For Alana, that means finding a way out of her showbiz-steeped hometown and away from her traditional Jewish family (played by Haim’s real-life father, mother, and sisters, the last of whom are also her bandmates). In Gary, Alana not only sees herself, but a potential one-way ticket to somewhere better. Since her wannabe-paramour isn’t even of legal age to drink or drive, though, she quickly moves on to others, including Gary’s kid-thespian rival Lance (Skyler Gisondo), movie star Jack Holden (Sean Penn), and mayoral candidate Joel Wachs (Benny Safdie). When each of them doesn’t pan out, she ping-pongs back to Gary, whose outsized plans are a perfect fit for her own semi-defined ambitions.

Licorice Pizza is a story about two freewheeling hucksters in love, with Alana determined to snag a man or a job that’ll facilitate her flight, and Gary driven to strike it rich by hook or by crook. First with a waterbed business, and then as a pinball arcade magnate, Gary proves an intrepid entrepreneur whose guiding ethos is embodied by a James Bond marquee (Live and Let Die), and he falls for Alana precisely because they’re two of a mad kind. That similarity both attracts and repels, and it’s to Haim and Hoffman’s credit that they manage the sparks that unite Alana and Gary, and the frustration and anger that frequently splits them apart. They share an unaffected, magnetic chemistry, expressing a deft mixture of bluster, ferocity, jealousy, stubbornness and vulnerability as their protagonists sprint headlong into one misadventure after another.

Haim and Hoffman are the endearing centers of Licorice Pizza, and Anderson surrounds them with a cavalcade of scene-stealing luminaries. Penn is more amusing than he’s been in years as Holden (a riff on William Holden), who winds up caring less about Alana than about recreating a motorcycle stunt from one of his famous roles with the aid of director Rex Blau (Tom Waits). John Michael Higgins gets a couple of laughs as a clownishly racist Japanese restaurant proprietor. And Bradley Cooper is a hilariously sleazy delight as real-life movie producer Jon Peters, who purchases one of Gary’s waterbeds and, upon delivery, delivers an extended, coked-up rant to Gary in which he clarifies the proper pronunciation of his girlfriend’s name (Barbra Strei-sand) and threatens to murder Gary’s younger brother with his bare hands.

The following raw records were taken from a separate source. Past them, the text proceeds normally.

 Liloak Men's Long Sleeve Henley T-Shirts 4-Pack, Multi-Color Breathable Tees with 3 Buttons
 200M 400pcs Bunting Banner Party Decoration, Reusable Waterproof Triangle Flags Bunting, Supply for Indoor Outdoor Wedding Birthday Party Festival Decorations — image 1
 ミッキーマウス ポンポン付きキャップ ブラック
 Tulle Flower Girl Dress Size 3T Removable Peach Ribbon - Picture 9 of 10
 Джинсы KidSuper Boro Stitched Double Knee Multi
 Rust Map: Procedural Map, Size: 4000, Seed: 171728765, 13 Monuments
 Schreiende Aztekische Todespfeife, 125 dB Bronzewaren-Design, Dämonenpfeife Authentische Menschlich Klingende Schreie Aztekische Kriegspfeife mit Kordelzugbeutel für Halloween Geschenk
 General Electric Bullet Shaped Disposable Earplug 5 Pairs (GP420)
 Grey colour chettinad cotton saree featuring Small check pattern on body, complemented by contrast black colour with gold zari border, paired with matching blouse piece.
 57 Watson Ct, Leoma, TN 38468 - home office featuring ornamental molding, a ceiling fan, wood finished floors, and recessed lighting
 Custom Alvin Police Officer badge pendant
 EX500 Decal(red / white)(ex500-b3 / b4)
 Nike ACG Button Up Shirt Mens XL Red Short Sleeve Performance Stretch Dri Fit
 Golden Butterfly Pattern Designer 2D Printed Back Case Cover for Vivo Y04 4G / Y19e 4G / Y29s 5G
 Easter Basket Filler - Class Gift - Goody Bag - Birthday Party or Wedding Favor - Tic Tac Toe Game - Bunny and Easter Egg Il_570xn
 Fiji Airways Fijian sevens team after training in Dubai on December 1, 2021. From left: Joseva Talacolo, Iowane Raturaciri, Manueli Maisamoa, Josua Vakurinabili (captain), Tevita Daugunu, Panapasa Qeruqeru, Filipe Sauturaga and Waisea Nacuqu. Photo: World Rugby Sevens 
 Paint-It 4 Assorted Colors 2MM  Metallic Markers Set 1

The 1973 oil crisis is the catalyst for an unhinged Peters’ gas station freak-out, as well as what may be the most suspenseful running-on-empty, rolling-downhill car sequence in cinema history. Those, however, are just two of the numerous highlights of Anderson’s rambunctious drama, which shifts gears with aplomb. Its every extended tracking shot is perfectly integrated into the action proper (the best being at a local convention featuring a blink-and-you’ll-miss-him John C. Reilly cameo as The Munsters’ paterfamilias), and its every segue into slow-motion and needle drop is attuned to its characters’ volatile emotions and circumstances. Anderson hasn’t played this fast and loose since his earliest films, and yet unlike those efforts, there are no look-at-me flourishes to be found here, only the effusive enthusiasm of a master in total command of his material’s rhythm, energy, and mood.

Gary and Alana dash toward the future with heedless excitement and a bit of fear, the latter born from their shared understanding that they may only have a finite number of chances to truly forge a connection with each other. Their tumultuous blend of hope and dread, of unbridled boldness and nagging insecurity, is the stuff that young love is made of, and it’s imagined in such precise, personal terms by Anderson, Haim and Hoffman that, by Licorice Pizza’s conclusion, it comes to feel exhilaratingly universal.